## TAREA A RESOLVER
Copia completo y sin cambiar nada el texto sobre el carné por puntos.

## TEXTO DEL EJERCICIO
Puntos
A un joven sevillano, vecino de La Luisiana, le cabe el raro honor de haber sido el primero de los conductores de este país en perder todos los puntos de su carné, el mismo día en que se iniciaba este ránking de infracciones, aparcamientos indebidos, velocidades excesivas del que desde ahora participaremos todos cuantos nos sentamos frente al volante. Según la Guardia Civil, el joven sevillano era una pieza de manual y resumía en su sola persona todas las violaciones de las leyes del tráfico: conducía ebrio, haciendo zigzag por la carretera, poniendo en peligro tanto la vida propia como la de los demás. Caso que se ha repetido, detalle más o menos, en el resto de España, donde el número de castigados con la rebaja de puntos asciende ya a varios miles. Con sus virtudes y defectos, considero que este asunto del carné por puntos hará sin duda bien en nuestras autopistas y evitará, tal y como proclama la publicidad del ministerio, que cada fin de semana dos o tres familias acaben trituradas en el interior de sus vehículos igual que nueces en una bolsa: por suerte, en tan sólo cinco días hemos presenciado cómo más de uno se lo pensaba dos veces antes de tomar el coche con unas copas encima o decidía evitar la calle en contramano que antes arrostraba sistemáticamente para alcanzar su plaza de garaje. Sin embargo, observo cierta tendencia de la DGT a mezclar churras con merinas y a gravar con idéntico castigo delitos contra la circulación de muy distinto pelaje e importancia. Todos estamos de acuerdo en que tratar de manipular volante y palanca con un teléfono móvil en el puño resulta una proeza de acrobacia que puede arriesgar la integridad tanto del que conduce como de quienes le acompañan, en los asientos o en la vía por la que transite; pero hacer merecedor a ese inconsciente de la misma sanción que se otorga a quien se introduce a contracorriente por el carril inadecuado de una autovía o a quien se salta un cruce es extremar el escrúpulo. No, aunque el hecho de robar sea en sí lo reprobable no se puede condenar a los mismos años de cárcel por sustraer una manzana de una frutería, atracar un banco o bajarse música de Internet, que, como nos recuerda la Sociedad de Autores, también supone un atentado tremendo contra el patrimonio del vecino.

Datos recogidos
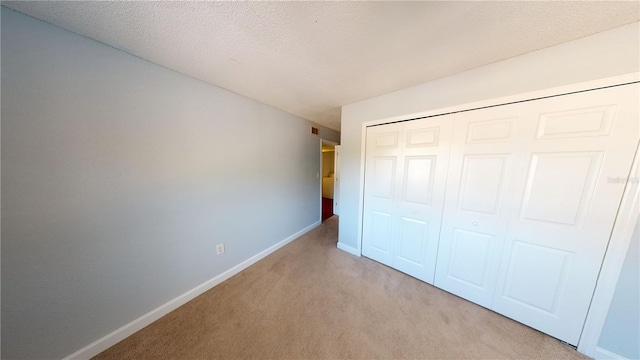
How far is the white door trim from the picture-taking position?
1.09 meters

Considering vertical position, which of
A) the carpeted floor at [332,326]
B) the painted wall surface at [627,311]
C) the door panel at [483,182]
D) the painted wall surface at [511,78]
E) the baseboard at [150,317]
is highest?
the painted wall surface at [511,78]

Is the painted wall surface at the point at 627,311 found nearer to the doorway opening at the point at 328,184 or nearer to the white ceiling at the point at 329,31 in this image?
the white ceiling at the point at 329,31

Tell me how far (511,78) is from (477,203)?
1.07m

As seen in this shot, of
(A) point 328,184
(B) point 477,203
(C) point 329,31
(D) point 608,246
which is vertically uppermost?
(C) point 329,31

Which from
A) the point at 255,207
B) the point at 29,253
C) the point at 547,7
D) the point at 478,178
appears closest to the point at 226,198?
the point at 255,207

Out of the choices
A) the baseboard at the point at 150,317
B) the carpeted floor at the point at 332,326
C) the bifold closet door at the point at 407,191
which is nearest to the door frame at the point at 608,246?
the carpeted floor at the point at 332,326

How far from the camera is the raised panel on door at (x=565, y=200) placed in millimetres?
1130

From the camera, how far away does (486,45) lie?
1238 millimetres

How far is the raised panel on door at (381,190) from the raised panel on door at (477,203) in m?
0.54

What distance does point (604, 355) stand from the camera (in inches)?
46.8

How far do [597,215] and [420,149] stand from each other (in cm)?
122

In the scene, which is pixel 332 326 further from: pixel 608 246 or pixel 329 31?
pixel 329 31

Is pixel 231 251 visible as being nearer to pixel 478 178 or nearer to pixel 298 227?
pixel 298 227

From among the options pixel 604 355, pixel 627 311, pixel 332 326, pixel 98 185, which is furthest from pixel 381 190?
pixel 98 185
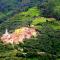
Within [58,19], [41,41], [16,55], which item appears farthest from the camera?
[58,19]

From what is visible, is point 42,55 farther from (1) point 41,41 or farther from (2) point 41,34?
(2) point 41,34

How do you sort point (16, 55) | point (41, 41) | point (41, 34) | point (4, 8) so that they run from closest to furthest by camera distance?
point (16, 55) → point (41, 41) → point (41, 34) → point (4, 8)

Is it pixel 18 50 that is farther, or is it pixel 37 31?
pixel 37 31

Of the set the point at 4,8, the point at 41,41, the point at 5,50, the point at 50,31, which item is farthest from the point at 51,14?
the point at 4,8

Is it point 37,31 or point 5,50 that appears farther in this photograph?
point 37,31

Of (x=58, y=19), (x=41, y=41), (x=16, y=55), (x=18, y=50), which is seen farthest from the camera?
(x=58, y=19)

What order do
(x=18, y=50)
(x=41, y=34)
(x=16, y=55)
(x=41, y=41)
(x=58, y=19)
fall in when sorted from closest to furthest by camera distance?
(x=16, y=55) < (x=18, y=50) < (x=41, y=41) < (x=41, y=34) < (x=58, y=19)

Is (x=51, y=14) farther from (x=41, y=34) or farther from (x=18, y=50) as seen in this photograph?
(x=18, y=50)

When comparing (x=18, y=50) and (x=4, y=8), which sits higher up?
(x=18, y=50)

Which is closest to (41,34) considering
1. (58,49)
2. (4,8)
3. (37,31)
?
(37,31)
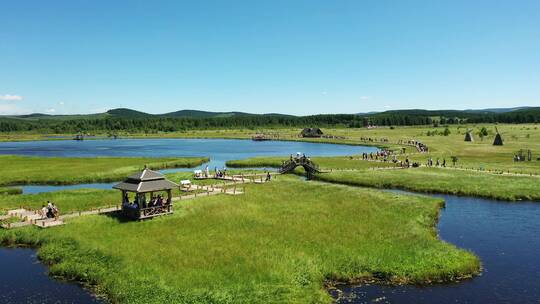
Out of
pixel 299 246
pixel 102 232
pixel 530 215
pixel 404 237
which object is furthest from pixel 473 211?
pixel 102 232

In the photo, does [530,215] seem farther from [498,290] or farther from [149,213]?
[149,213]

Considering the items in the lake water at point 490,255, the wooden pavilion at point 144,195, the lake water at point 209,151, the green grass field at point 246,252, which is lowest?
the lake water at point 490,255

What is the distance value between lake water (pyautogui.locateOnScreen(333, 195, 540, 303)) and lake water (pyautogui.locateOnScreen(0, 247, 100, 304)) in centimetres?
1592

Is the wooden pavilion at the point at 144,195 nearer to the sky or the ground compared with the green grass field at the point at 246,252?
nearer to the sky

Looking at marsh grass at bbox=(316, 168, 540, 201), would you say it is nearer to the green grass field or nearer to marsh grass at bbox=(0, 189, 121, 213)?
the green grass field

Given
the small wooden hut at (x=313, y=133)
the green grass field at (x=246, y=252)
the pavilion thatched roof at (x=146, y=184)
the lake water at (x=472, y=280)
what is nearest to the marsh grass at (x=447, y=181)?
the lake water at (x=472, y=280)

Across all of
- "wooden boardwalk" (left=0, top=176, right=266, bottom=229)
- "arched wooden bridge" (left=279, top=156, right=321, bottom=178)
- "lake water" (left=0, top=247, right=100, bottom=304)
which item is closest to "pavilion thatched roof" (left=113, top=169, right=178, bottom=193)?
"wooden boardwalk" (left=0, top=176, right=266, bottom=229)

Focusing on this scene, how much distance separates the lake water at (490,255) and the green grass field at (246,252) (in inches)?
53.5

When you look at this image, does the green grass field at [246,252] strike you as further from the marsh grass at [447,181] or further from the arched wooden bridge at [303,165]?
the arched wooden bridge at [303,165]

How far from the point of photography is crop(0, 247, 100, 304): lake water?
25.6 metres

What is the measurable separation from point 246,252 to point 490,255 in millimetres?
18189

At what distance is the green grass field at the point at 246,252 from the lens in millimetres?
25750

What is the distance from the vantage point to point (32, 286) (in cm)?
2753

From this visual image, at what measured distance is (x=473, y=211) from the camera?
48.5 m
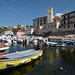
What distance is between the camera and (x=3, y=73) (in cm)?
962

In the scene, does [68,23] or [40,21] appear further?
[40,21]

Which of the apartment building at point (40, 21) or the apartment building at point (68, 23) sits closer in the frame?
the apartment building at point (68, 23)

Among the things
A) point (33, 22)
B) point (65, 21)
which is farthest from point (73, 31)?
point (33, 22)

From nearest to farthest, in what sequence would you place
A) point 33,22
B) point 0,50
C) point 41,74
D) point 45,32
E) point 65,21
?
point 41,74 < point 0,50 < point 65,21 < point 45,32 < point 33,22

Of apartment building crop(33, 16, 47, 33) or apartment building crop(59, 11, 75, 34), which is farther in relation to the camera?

## RESULTADO
Puntos
A un joven sevillano, vecino de La Luisiana, le cabe el raro honor de haber sido el primero de los conductores de este país en perder todos los puntos de su carné, el mismo día en que se iniciaba este ránking de infracciones, aparcamientos indebidos, velocidades excesivas del que desde ahora participaremos todos cuantos nos sentamos frente al volante. Según la Guardia Civil, el joven sevillano era una pieza de manual y resumía en su sola persona todas las violaciones de las leyes del tráfico: conducía ebrio, haciendo zigzag por la carretera, poniendo en peligro tanto la vida propia como la de los demás. Caso que se ha repetido, detalle más o menos, en el resto de España, donde el número de castigados con la rebaja de puntos asciende ya a varios miles. Con sus virtudes y defectos, considero que este asunto del carné por puntos hará sin duda bien en nuestras autopistas y evitará, tal y como proclama la publicidad del ministerio, que cada fin de semana dos o tres familias acaben trituradas en el interior de sus vehículos igual que nueces en una bolsa: por suerte, en tan sólo cinco días hemos presenciado cómo más de uno se lo pensaba dos veces antes de tomar el coche con unas copas encima o decidía evitar la calle en contramano que antes arrostraba sistemáticamente para alcanzar su plaza de garaje. Sin embargo, observo cierta tendencia de la DGT a mezclar churras con merinas y a gravar con idéntico castigo delitos contra la circulación de muy distinto pelaje e importancia. Todos estamos de acuerdo en que tratar de manipular volante y palanca con un teléfono móvil en el puño resulta una proeza de acrobacia que puede arriesgar la integridad tanto del que conduce como de quienes le acompañan, en los asientos o en la vía por la que transite; pero hacer merecedor a ese inconsciente de la misma sanción que se otorga a quien se introduce a contracorriente por el carril inadecuado de una autovía o a quien se salta un cruce es extremar el escrúpulo. No, aunque el hecho de robar sea en sí lo reprobable no se puede condenar a los mismos años de cárcel por sustraer una manzana de una frutería, atracar un banco o bajarse música de Internet, que, como nos recuerda la Sociedad de Autores, también supone un atentado tremendo contra el patrimonio del vecino.